連邦準備制度(FRB)が紙幣を発行する仕組みは、1971年のニクソンショック以降のドルが兌換紙幣ではない状況でも、法制度や会計処理によって裏付けが付けられています。ポイントは以下のとおりです。
発行の裏付けと法的制約
- 紙幣は準備銀行の負債であり、担保が必要
連邦準備法第16条では、各地区連銀が発行した「Federal Reserve note(紙幣)」は、その発行残高に相当する資産で完全に担保されなければならないと定めています。担保に使える資産は、(1) 金地金証書、(2) 米国政府債や政府機関債、(3) 特別引出権(SDR)証書、(4) 一部の貸付金や外国通貨、(5) その他の準備銀行の資産など、法で指定された資産です。これは金兌換制度が終わっても残る規定であり、紙幣は「準備銀行の資産に対する第一抵当権」とされているため無制限に出せるものではありません。 - 紙幣自体に米国債購入の義務はない
新たな紙幣を流通させる際に必ず国債を買い付けるという義務はありません。紙幣の流通量は民間銀行からの需要に応じて変動し、追加の紙幣が必要になれば連銀の保管紙幣を銀行に送ります。このとき銀行の連銀預け金口座が減少し、紙幣発行残高が増加するという簿記処理が行われます。この処理は負債内での振り替えに過ぎず、純資産や発行総額は変わりません。
貨幣供給操作と複式簿記
- 準備銀行は公開市場操作で資産と負債を同時に増減する
FRBがマネタリーベースを増やしたい場合、国債や住宅ローン担保証券などを市場から購入し、その代金を売り手の銀行の口座(準備預金)に振り込みます。この操作によりFRBの資産(証券)が増え、同時に負債(銀行準備預金)も増えます。逆に証券を売れば資産と準備預金が減少します。複式簿記では「証券/準備預金」という仕訳で処理され、必ず貸方と借方の両方に計上されます。 - 銀行が紙幣を注文する場合の仕訳
民間銀行が現金需要に応じて連銀に紙幣を注文すると、連銀は紙幣を発送し、同額をその銀行の準備預金口座から引き落とします。この処理ではFRBの負債の構成が「準備預金」から「紙幣発行残高」へ移るだけで、資産側に変動はありません。逆に銀行が余剰紙幣を連銀に返すと、紙幣発行残高は減少し、銀行の準備預金が増加します。 - 担保の会計処理
発行された紙幣は担保が必要なため、各連銀は所持する国債やその他の適格資産を「紙幣担保口座」に移し、紙幣発行残高に見合うよう調整します。
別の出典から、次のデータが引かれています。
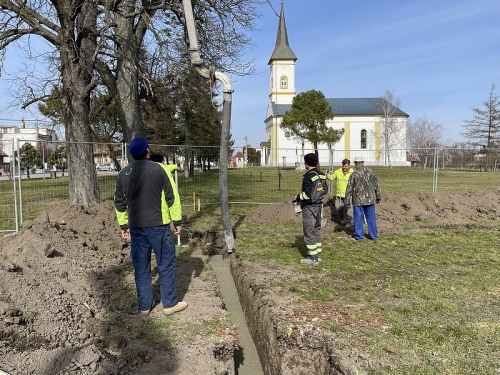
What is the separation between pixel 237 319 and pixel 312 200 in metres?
2.21

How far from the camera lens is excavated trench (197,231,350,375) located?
3381mm

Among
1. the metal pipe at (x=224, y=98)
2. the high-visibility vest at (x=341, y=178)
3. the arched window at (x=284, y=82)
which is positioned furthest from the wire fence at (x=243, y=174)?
the arched window at (x=284, y=82)

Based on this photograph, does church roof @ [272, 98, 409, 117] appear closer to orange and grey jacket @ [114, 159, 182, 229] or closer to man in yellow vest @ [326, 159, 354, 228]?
man in yellow vest @ [326, 159, 354, 228]

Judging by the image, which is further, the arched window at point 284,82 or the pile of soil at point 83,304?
the arched window at point 284,82

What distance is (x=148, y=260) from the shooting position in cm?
430

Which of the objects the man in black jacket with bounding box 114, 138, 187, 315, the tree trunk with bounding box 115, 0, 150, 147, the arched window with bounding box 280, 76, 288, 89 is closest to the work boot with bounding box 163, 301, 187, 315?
the man in black jacket with bounding box 114, 138, 187, 315

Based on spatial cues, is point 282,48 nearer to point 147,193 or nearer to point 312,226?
point 312,226

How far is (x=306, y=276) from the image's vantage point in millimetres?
5555

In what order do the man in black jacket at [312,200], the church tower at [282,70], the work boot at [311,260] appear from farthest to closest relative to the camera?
the church tower at [282,70] < the work boot at [311,260] < the man in black jacket at [312,200]

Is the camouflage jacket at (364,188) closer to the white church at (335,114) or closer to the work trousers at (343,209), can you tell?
the work trousers at (343,209)

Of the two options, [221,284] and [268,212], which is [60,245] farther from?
[268,212]

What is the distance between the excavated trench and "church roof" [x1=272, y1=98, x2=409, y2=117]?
60841 mm

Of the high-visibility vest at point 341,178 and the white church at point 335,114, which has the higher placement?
the white church at point 335,114

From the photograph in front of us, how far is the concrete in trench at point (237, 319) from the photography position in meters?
3.75
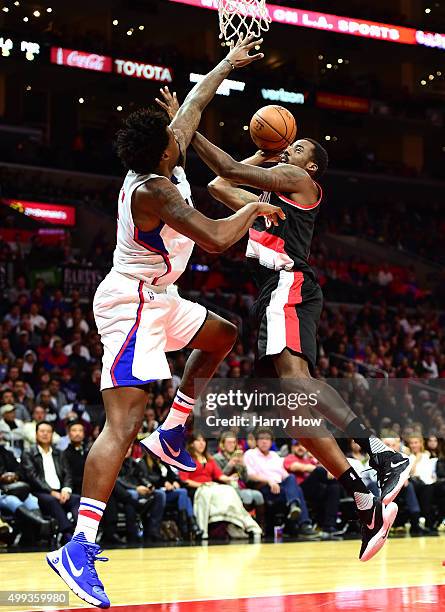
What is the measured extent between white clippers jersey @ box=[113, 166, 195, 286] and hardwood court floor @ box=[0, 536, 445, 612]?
1691 mm

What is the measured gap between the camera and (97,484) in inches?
183

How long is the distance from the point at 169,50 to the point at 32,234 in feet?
20.4

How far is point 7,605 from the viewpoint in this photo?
16.5 ft

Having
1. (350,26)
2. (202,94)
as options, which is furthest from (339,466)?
(350,26)

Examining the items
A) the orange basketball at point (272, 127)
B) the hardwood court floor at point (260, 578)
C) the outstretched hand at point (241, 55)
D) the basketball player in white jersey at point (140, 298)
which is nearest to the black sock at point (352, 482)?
the hardwood court floor at point (260, 578)

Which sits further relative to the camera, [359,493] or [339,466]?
[339,466]

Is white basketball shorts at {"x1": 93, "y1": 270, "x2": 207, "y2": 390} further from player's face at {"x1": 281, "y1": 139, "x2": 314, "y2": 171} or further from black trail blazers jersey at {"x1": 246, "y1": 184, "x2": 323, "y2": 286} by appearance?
player's face at {"x1": 281, "y1": 139, "x2": 314, "y2": 171}

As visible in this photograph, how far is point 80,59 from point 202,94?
690 inches

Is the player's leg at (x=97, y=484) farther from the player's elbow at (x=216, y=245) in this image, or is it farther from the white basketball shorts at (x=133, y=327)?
the player's elbow at (x=216, y=245)

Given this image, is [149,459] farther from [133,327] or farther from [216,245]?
[216,245]

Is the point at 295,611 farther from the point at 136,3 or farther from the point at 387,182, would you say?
the point at 387,182

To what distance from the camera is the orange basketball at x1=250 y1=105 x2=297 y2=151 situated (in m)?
5.80

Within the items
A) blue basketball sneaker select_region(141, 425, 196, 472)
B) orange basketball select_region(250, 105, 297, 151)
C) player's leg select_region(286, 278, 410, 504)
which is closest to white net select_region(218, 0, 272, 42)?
orange basketball select_region(250, 105, 297, 151)

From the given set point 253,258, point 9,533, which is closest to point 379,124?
point 9,533
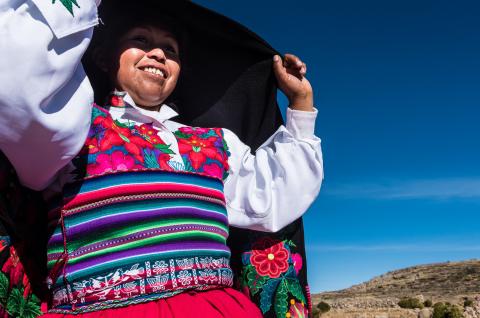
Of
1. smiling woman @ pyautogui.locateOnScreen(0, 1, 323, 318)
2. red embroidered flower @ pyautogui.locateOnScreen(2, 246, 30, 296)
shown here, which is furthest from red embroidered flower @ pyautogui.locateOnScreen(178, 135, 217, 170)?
red embroidered flower @ pyautogui.locateOnScreen(2, 246, 30, 296)

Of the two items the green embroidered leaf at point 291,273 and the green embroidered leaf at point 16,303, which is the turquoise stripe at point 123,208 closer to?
the green embroidered leaf at point 16,303

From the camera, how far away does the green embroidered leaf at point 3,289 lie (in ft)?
4.91

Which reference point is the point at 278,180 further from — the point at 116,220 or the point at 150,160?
the point at 116,220

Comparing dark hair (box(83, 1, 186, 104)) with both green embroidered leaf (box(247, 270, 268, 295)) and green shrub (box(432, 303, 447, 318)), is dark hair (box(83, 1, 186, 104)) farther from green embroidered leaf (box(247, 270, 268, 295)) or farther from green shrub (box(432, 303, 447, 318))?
green shrub (box(432, 303, 447, 318))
紙幣が発行されると「Federal Reserve Notes Outstanding(紙幣発行残高)」口座が貸方(負債)に記帳され、「Federal Reserve Notes Held by Bank and Branches(未発行紙幣)」口座が借方(資産の一部)に計上されます。
結論と要約
- 1971年の金本位制放棄後も、FRBが発行するドル紙幣は連銀の資産で裏付けられ、法的に担保が義務付けられている。
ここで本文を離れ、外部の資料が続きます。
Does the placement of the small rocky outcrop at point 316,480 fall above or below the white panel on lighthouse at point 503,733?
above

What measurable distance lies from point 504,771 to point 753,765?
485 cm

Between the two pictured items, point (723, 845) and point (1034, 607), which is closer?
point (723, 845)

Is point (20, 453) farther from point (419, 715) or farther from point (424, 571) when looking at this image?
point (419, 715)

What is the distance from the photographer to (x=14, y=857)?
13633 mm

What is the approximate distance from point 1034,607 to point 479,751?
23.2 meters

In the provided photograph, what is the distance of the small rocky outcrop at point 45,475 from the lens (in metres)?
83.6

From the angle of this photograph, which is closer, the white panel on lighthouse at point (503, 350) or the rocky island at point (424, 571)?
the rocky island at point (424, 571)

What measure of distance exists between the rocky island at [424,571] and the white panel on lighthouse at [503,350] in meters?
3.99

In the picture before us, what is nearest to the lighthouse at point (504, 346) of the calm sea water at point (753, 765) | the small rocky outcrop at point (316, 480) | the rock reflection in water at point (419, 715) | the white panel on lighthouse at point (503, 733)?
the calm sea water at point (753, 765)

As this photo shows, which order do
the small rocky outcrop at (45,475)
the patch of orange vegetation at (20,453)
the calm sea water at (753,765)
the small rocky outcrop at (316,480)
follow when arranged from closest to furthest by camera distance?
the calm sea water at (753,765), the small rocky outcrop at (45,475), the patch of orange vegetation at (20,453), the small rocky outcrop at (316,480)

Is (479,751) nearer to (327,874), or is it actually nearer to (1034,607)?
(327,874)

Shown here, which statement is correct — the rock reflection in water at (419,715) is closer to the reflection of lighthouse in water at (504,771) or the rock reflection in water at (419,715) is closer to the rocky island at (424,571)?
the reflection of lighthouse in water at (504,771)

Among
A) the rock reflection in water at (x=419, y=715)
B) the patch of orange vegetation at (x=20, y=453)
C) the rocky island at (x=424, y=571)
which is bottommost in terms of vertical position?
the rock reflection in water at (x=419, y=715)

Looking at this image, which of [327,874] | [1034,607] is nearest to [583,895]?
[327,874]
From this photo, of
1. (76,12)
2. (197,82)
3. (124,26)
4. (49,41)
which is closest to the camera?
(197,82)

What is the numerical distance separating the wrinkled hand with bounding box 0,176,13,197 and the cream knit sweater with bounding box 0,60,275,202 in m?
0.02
- 新規に紙幣を流通させること自体に国債購入の義務はなく、民間銀行からの現金需要に応じて準備預金と紙幣発行残高の間で負債が振り替えられる。
- マネタリーベース拡大は公開市場操作による資産購入(国債など)で行われ、FRBの負債(準備預金)と資産(証券)が同時に増える。
- 複式簿記では、紙幣の発送や公開市場操作ごとに資産と負債の両側に仕訳が立ち、バランスシートが均衡するよう処理される。
要約すると、FRBはドル紙幣を無制限に「ただ刷る」のではなく、準備銀行の保有資産を担保にして発行しています。紙幣の発行は銀行の準備預金との交換であり、追加の国債購入は必須ではありません。マネタリーベースの拡大は公開市場操作などを通じて資産と負債の両側を拡張する形で行われ、その会計処理は常に複式簿記による記帳に基づいています。